Secondary glaucoma symptoms
Secondary glaucoma is used to explain when glaucoma happens as a result of another condition. There are four main types—some of which may be more symptomatic than others.
- Neovascular glaucoma happens when extra blood vessels form in the eye and cover the drainage areas. It's usually caused by a medical condition, including diabetes and high blood pressure. Neovascular glaucoma may cause pain and redness of the eye, and eventually, vision loss.
- Pigmentary glaucoma, also known as pigment-dispersion syndrome, happens when pieces of pigment from the iris come loose and block the eye's drainage system. Symptoms of pigmentary glaucoma can include blurry vision and rainbow-colored halos around lights, and can be stimulated by exercise, Dr. Starr says. "Doing strenuous exercise might liberate some of those pigment cells, and so people will have characteristic symptoms of eye pain and/or blurry or foggy vision after strenuous exercise."

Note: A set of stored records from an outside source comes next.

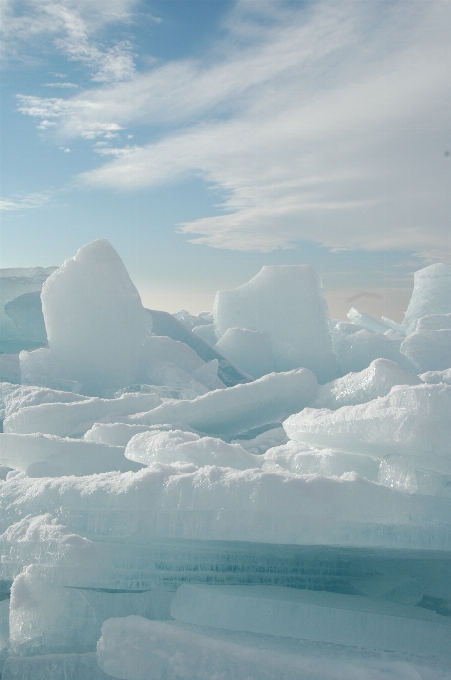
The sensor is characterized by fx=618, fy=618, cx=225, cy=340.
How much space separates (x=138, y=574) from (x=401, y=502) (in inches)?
39.6

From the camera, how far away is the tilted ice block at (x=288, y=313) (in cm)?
755

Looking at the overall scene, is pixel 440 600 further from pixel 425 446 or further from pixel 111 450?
pixel 111 450

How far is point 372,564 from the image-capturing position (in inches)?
96.5

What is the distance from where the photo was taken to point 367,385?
15.2ft

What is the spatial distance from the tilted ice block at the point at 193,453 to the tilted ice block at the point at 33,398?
7.44 ft

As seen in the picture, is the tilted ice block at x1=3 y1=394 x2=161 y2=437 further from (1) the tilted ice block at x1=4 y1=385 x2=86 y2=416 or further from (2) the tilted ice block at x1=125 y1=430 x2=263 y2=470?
(2) the tilted ice block at x1=125 y1=430 x2=263 y2=470

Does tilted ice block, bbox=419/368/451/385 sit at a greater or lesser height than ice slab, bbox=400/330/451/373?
lesser

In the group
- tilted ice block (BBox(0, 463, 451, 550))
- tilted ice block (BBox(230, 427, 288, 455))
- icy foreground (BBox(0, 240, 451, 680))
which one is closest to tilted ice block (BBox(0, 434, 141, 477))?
icy foreground (BBox(0, 240, 451, 680))

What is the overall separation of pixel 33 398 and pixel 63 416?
706 mm

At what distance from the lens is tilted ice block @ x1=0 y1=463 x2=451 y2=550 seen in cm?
214

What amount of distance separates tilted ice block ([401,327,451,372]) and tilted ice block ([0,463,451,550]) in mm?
5127

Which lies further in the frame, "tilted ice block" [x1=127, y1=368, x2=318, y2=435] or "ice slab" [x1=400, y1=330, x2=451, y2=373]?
"ice slab" [x1=400, y1=330, x2=451, y2=373]

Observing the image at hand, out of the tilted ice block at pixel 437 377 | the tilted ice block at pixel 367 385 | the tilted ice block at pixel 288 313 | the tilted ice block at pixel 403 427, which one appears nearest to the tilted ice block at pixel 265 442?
the tilted ice block at pixel 367 385

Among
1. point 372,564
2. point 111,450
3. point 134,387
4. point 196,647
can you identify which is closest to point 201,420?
point 111,450
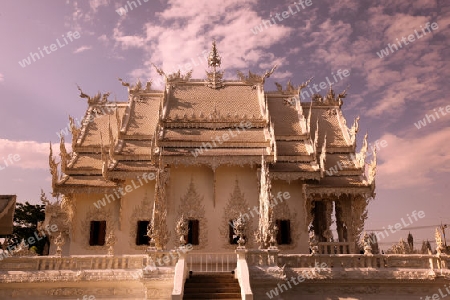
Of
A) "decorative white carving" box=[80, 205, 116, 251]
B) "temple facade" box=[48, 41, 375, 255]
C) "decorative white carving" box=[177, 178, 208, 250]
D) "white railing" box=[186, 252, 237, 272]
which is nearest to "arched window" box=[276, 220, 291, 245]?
"temple facade" box=[48, 41, 375, 255]

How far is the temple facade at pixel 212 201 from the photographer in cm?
1159

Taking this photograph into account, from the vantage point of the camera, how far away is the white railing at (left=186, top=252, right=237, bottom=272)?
13.2 m

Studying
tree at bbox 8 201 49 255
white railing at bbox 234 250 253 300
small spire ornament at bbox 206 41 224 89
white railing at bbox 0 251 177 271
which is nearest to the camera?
white railing at bbox 234 250 253 300

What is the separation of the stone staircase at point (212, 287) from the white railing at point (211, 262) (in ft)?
4.91

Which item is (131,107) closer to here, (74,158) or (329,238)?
(74,158)

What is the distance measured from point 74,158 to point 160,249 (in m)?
7.92

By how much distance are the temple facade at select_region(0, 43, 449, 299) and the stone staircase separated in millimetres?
84

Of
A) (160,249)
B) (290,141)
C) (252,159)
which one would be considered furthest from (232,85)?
(160,249)

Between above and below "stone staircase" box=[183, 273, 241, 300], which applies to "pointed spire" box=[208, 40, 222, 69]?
above

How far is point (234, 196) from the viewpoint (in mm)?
16266

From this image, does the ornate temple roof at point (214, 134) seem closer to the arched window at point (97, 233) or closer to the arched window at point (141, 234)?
the arched window at point (97, 233)

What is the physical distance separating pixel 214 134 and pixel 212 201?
2925 millimetres

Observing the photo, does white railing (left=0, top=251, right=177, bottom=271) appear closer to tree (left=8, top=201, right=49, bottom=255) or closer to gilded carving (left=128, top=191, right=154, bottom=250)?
gilded carving (left=128, top=191, right=154, bottom=250)

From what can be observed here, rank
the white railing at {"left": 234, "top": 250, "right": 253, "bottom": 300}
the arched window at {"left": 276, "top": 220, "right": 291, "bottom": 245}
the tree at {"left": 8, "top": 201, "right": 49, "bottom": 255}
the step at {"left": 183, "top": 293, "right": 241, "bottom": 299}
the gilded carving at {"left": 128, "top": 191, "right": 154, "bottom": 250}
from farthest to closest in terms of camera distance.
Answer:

- Exfoliation glaucoma, also called pseudoexfoliation, is another type of open-angle glaucoma that's caused by exfoliation syndrome. Exfoliation syndrome is a condition that causes tissue from different parts of the eye to detach, which can block the eye's drainage systems similarly to pigmentary glaucoma. It often progresses quicker than other types of open-angle glaucoma, so you may notice problems with your vision earlier on—but this also means it can also damage the eye quicker.
- Uveitic glaucoma is caused by uveitis, a condition that causes inflammation in the eye. Experts think that the inflammation itself and the scar tissue that forms in the eye somehow damages or blocks the drainage system in the eye, causing high pressure. Corticosteroids used to treat uveitis may also cause high intraocular pressure.
In the majority of cases, people with glaucoma won't feel anything and may not notice vision changes until the disease has progressed pretty far, Dr. Padmanabhan says. Which is why having regular screening and early diagnosis is so critical—identifying who is at a higher risk of glaucoma and treating glaucoma ASAP is the best way to prevent any additional optic nerve damage and preserve long-term vision.